**Short exercise**: Reproduce the listing below word for word, without the pictures.

**Records to process**:
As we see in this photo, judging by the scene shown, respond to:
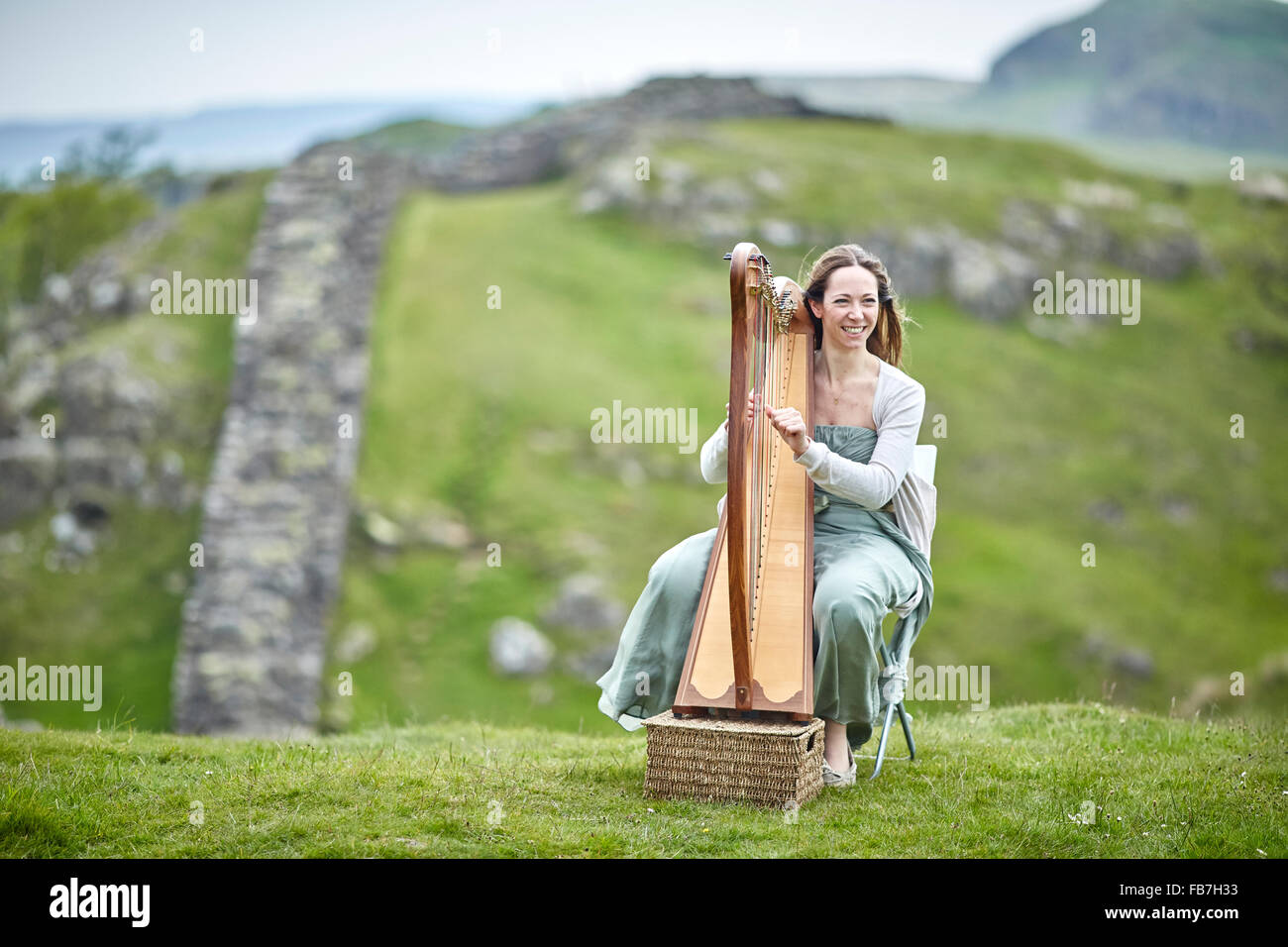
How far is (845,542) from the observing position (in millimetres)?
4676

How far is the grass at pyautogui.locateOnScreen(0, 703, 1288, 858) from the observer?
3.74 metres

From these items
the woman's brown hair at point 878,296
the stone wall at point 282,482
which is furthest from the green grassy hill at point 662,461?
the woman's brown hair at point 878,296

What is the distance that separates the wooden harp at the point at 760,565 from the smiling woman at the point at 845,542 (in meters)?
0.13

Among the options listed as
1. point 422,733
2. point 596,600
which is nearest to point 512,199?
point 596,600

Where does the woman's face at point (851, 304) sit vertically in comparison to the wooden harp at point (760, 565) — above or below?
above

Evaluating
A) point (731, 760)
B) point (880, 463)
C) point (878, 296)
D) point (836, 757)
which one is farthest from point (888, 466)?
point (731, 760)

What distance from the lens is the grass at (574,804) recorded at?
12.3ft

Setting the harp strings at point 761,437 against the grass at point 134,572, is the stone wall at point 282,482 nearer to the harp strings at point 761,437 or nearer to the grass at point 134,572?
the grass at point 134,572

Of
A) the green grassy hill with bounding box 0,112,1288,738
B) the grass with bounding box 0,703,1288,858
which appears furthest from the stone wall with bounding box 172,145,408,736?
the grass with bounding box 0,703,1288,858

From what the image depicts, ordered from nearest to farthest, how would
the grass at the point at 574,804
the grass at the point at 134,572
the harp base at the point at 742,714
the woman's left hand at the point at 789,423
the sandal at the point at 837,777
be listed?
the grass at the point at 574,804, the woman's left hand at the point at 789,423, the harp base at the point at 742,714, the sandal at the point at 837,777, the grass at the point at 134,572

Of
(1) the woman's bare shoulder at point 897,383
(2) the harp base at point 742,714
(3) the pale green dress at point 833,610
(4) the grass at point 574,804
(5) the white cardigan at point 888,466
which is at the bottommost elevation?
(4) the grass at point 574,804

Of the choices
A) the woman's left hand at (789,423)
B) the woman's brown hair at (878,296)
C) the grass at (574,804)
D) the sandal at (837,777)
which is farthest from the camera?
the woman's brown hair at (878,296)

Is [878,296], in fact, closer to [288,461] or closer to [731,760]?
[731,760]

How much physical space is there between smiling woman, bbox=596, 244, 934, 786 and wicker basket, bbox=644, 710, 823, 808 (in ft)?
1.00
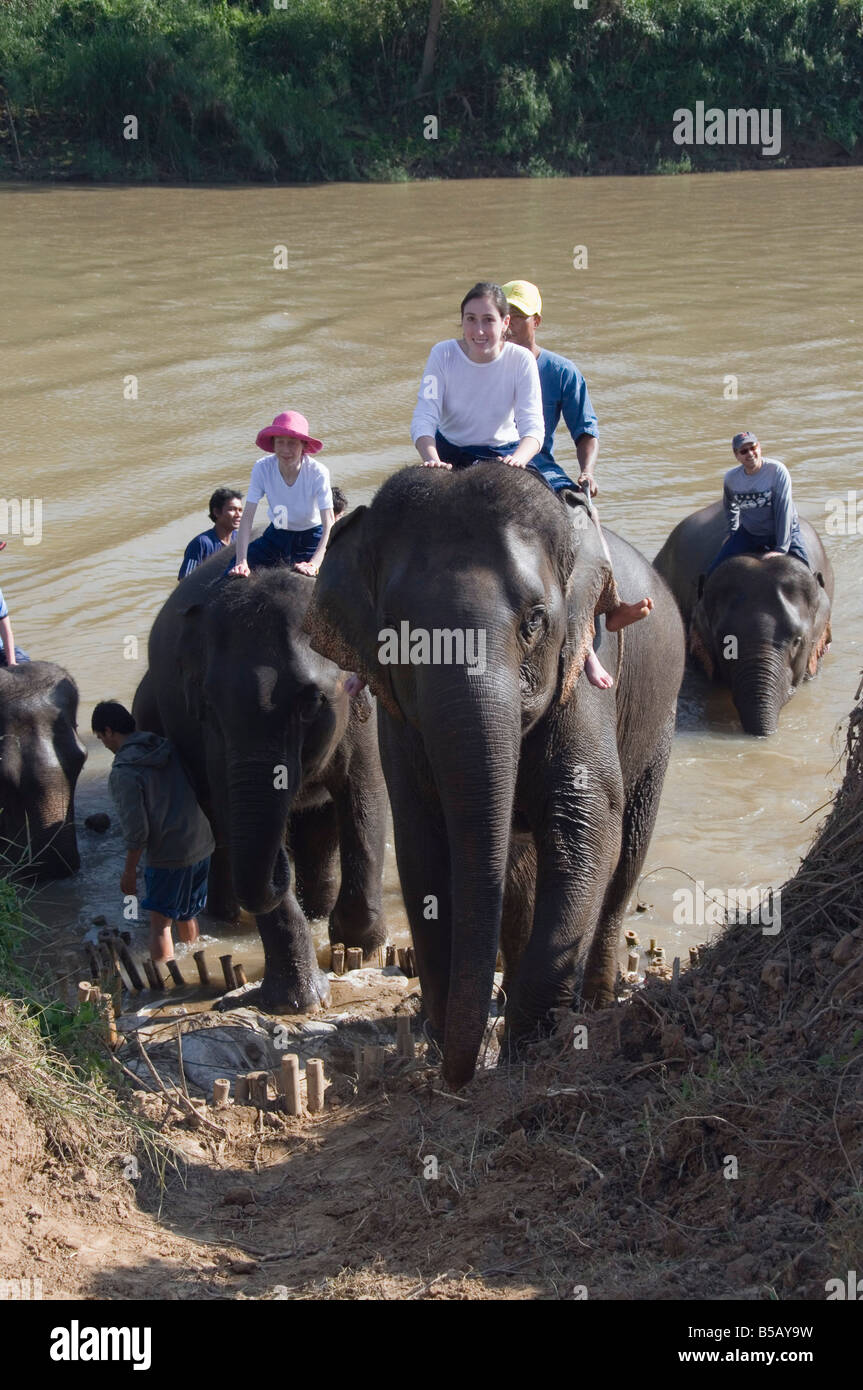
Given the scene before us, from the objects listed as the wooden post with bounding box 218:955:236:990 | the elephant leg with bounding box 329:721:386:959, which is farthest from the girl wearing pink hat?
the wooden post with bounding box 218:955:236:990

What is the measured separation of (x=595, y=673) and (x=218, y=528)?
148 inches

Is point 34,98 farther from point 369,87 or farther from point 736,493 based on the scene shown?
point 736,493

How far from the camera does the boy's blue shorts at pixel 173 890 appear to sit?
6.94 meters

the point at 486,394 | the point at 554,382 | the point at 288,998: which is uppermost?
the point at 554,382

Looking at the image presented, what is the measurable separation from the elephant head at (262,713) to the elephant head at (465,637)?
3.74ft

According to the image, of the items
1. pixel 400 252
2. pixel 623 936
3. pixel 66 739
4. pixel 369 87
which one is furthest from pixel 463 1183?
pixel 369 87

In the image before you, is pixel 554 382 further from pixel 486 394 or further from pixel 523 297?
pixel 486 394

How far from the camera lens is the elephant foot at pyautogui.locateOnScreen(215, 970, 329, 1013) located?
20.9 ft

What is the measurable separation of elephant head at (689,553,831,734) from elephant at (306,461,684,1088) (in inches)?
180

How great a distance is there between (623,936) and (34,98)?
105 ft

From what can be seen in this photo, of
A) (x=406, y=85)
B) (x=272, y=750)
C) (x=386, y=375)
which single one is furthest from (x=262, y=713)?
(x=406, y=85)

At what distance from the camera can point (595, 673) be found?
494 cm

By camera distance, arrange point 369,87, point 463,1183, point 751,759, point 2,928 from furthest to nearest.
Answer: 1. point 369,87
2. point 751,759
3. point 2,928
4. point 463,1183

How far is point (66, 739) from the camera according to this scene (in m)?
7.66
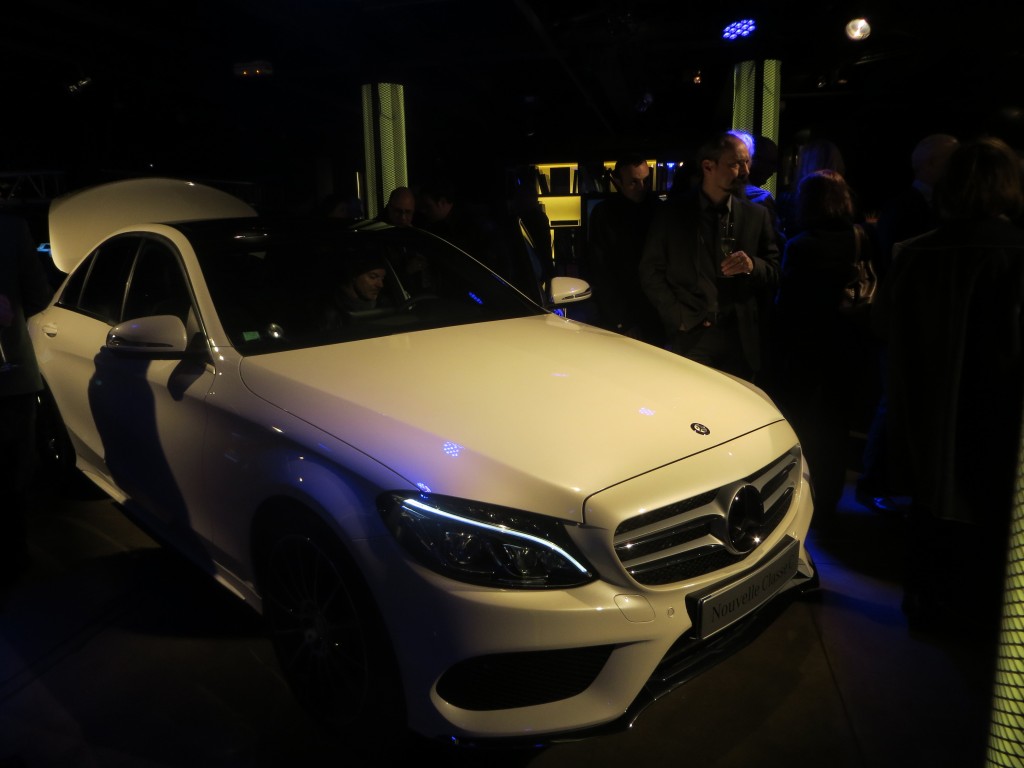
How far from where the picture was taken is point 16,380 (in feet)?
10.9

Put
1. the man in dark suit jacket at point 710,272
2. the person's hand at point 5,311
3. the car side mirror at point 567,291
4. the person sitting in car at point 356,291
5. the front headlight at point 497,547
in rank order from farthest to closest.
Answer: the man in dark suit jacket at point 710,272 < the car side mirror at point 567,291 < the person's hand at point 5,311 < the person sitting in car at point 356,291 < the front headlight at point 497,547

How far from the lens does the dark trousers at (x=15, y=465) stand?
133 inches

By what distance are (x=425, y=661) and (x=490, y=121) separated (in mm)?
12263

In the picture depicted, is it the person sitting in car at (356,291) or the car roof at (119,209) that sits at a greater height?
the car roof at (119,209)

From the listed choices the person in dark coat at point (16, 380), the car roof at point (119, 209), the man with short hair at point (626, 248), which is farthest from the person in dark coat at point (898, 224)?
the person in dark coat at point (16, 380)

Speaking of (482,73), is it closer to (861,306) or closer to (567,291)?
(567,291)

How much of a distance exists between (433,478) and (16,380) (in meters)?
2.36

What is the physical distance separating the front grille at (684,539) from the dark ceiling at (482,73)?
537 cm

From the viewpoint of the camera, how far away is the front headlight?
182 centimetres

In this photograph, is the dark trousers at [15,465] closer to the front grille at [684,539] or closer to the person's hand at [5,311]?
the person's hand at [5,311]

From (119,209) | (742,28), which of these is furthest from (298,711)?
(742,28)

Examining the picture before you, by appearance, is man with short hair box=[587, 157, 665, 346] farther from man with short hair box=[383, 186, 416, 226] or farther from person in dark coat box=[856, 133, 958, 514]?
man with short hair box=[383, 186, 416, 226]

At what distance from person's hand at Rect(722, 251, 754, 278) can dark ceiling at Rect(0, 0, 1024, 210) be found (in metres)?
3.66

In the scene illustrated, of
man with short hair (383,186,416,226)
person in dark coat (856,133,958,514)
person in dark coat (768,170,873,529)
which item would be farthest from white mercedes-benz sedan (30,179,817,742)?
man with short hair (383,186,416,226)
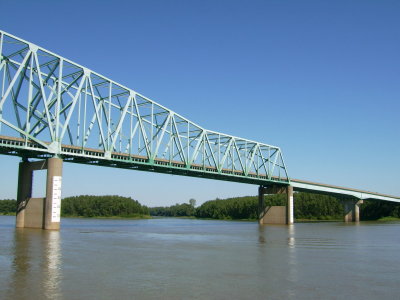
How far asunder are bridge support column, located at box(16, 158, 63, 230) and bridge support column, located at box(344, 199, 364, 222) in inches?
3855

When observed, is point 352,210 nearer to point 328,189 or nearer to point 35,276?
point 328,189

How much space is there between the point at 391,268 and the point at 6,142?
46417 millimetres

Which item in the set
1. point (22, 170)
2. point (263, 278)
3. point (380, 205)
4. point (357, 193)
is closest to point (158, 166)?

**Expected output**:
As we see in this photo, judging by the scene shown, respond to:
How far is (845,542) from the observing position (in millimetres)?
4676

How far is the grass at pyautogui.locateOnScreen(0, 703, 1288, 858) from the observer?
3.74 metres

From these items
the woman's brown hair at point 878,296
the stone wall at point 282,482
which is furthest from the green grassy hill at point 662,461?
the woman's brown hair at point 878,296

What is the distance that separates the wooden harp at the point at 760,565 from the smiling woman at the point at 845,542 (in meters)?
0.13

Among the options listed as
1. point 422,733
2. point 596,600
which is nearest to point 512,199?
point 596,600

Where does the woman's face at point (851, 304) sit vertically in comparison to the wooden harp at point (760, 565) — above or below?
above

Evaluating
A) point (731, 760)
B) point (880, 463)
C) point (878, 296)
D) point (836, 757)
which one is farthest from point (888, 466)?
point (731, 760)

What distance from the lens is the grass at (574,804) recorded at?
12.3ft

Setting the harp strings at point 761,437 against the grass at point 134,572, is the stone wall at point 282,482 nearer to the harp strings at point 761,437 or nearer to the grass at point 134,572?
the grass at point 134,572

Of
A) the green grassy hill with bounding box 0,112,1288,738
B) the grass with bounding box 0,703,1288,858
which appears furthest from the stone wall with bounding box 172,145,408,736?
the grass with bounding box 0,703,1288,858

From what the image depicts, ordered from nearest to farthest, how would
the grass at the point at 574,804
the grass at the point at 134,572
the harp base at the point at 742,714
the woman's left hand at the point at 789,423
the sandal at the point at 837,777
be listed?
the grass at the point at 574,804, the woman's left hand at the point at 789,423, the harp base at the point at 742,714, the sandal at the point at 837,777, the grass at the point at 134,572

Of
(1) the woman's bare shoulder at point 897,383
(2) the harp base at point 742,714
(3) the pale green dress at point 833,610
(4) the grass at point 574,804
(5) the white cardigan at point 888,466
which is at the bottommost elevation?
(4) the grass at point 574,804

Of the choices
A) the woman's left hand at (789,423)
B) the woman's brown hair at (878,296)
C) the grass at (574,804)
D) the sandal at (837,777)
which is farthest from the camera?
the woman's brown hair at (878,296)

Is [878,296], in fact, closer to [288,461] or closer to [731,760]?
[731,760]

How much physical space is there between smiling woman, bbox=596, 244, 934, 786 and wicker basket, bbox=644, 710, 823, 808 (in ft)?
1.00
Given the scene before us, from the objects listed as the wooden post with bounding box 218:955:236:990 | the elephant leg with bounding box 329:721:386:959, which is farthest from the girl wearing pink hat?
the wooden post with bounding box 218:955:236:990

What is the measured separation of (x=595, y=673) and (x=218, y=528)?
148 inches

Is point 34,98 farther from point 369,87 or farther from point 736,493 based on the scene shown?
point 736,493

How far from the camera does the boy's blue shorts at pixel 173 890 appear to sit?
6.94 meters

the point at 486,394 | the point at 554,382 | the point at 288,998: which is uppermost?
the point at 554,382

Looking at the image presented, what is the measurable separation from the elephant head at (262,713) to the elephant head at (465,637)?
3.74ft

According to the image, of the items
1. pixel 400 252
2. pixel 623 936
3. pixel 66 739
4. pixel 369 87
which one is furthest from pixel 463 1183?
pixel 369 87

In the image before you, is pixel 554 382 further from pixel 486 394 or further from pixel 523 297?
pixel 486 394

How far from the camera lens is the elephant foot at pyautogui.locateOnScreen(215, 970, 329, 1013) located?
20.9 ft

What is the measurable separation of elephant head at (689,553,831,734) from elephant at (306,461,684,1088) (in inches)?
180

How great a distance is there between (623,936) and (34,98)?
105 ft

From what can be seen in this photo, of
A) (x=406, y=85)
B) (x=272, y=750)
C) (x=386, y=375)
which single one is furthest from (x=262, y=713)?
(x=406, y=85)

At what distance from the camera can point (595, 673) be found?
494 cm

By camera distance, arrange point 369,87, point 463,1183, point 751,759, point 2,928 from furthest to nearest.
Answer: 1. point 369,87
2. point 751,759
3. point 2,928
4. point 463,1183

How far is point (66, 739) from the camera according to this scene (in m)?
7.66
How far from where the picture was taken is point 16,380 (in feet)?
10.9

Put
1. the man in dark suit jacket at point 710,272
2. the person's hand at point 5,311
3. the car side mirror at point 567,291
4. the person sitting in car at point 356,291
5. the front headlight at point 497,547
in rank order from farthest to closest.
Answer: the man in dark suit jacket at point 710,272 < the car side mirror at point 567,291 < the person's hand at point 5,311 < the person sitting in car at point 356,291 < the front headlight at point 497,547

How far from the lens does the dark trousers at (x=15, y=465) stand?
133 inches

By what distance are (x=425, y=661) and (x=490, y=121) separated (in mm)?
12263

In the picture depicted, is it the person sitting in car at (356,291) or the car roof at (119,209) that sits at a greater height?
the car roof at (119,209)

From the listed choices the person in dark coat at point (16, 380), the car roof at point (119, 209), the man with short hair at point (626, 248), which is farthest from the person in dark coat at point (898, 224)?
the person in dark coat at point (16, 380)

Speaking of (482,73), is it closer to (861,306) or closer to (567,291)?
(567,291)

How much of a distance exists between (433,478) and (16,380) (in meters)?
2.36

What is the physical distance separating the front grille at (684,539) from the dark ceiling at (482,73)?
537 cm

From the viewpoint of the camera, how far away is the front headlight?
182 centimetres

In this photograph, is the dark trousers at [15,465] closer to the front grille at [684,539] or closer to the person's hand at [5,311]?
the person's hand at [5,311]

From (119,209) | (742,28), which of these is furthest from (298,711)?
(742,28)

Examining the picture before you, by appearance, is man with short hair box=[587, 157, 665, 346] farther from man with short hair box=[383, 186, 416, 226] or farther from person in dark coat box=[856, 133, 958, 514]?
man with short hair box=[383, 186, 416, 226]

At what distance from person's hand at Rect(722, 251, 754, 278) can dark ceiling at Rect(0, 0, 1024, 210) be found (in metres)?
3.66

In the scene illustrated, of
man with short hair (383,186,416,226)
person in dark coat (856,133,958,514)
person in dark coat (768,170,873,529)
which item would be farthest from white mercedes-benz sedan (30,179,817,742)?
man with short hair (383,186,416,226)
How far asunder are bridge support column, located at box(16, 158, 63, 230) and bridge support column, located at box(344, 199, 364, 222) in inches?
3855

When observed, is point 352,210 nearer to point 328,189 or nearer to point 35,276?
point 328,189

How much space is there between the point at 391,268 and the point at 6,142?
46417 millimetres

Which item in the set
1. point (22, 170)
2. point (263, 278)
3. point (380, 205)
4. point (357, 193)
is closest to point (158, 166)?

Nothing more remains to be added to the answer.